Understanding Ionic Dissociation
When silver chloride (AgCl) dissolves in water, it dissociates into silver ions (Ag+) and chloride ions (Cl-). The dissociation can be represented as follows:
- AgCl (s) → Ag+ (aq) + Cl- (aq)
Using Known Conductivities
To find the limiting molar conductivity of AgCl, we need the limiting molar conductivities of the ions involved. We already have the following values:
- Λo(Ag+) = 133.4 S cm2 mol-1
- Λo(Cl-) = ? (We need to calculate this using KCl and KNO3)
Calculating the Conductivity of Cl-
To find the limiting molar conductivity of the chloride ion (Cl-), we can use the known conductivity of KCl, which fully dissociates into K+ and Cl- ions:
- Λo(KCl) = Λo(K+) + Λo(Cl-)
We know that:
- Λo(KCl) = 149.9 S cm2 mol-1
- Λo(K+) = 75.0 S cm2 mol-1 (this is a known value)
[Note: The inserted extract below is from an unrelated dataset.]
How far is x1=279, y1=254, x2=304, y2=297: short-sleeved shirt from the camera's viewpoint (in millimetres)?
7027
Now we can rearrange the equation to solve for Λo(Cl-):
- Λo(Cl-) = Λo(KCl) - Λo(K+)
- Λo(Cl-) = 149.9 - 75.0 = 74.9 S cm2 mol-1
Calculating Limiting Molar Conductivity of AgCl
Now that we have the limiting molar conductivities of both ions, we can calculate the limiting molar conductivity of AgCl:
- Λo(AgCl) = Λo(Ag+) + Λo(Cl-)
- Λo(AgCl) = 133.4 + 74.9 = 208.3 S cm2 mol-1
Final Result
Thus, the limiting molar conductivity of AgCl solution is 208.3 S cm2 mol-1. This value reflects the combined conductivity contributions of the silver and chloride ions when they are at infinite dilution, providing insight into the behavior of AgCl in solution.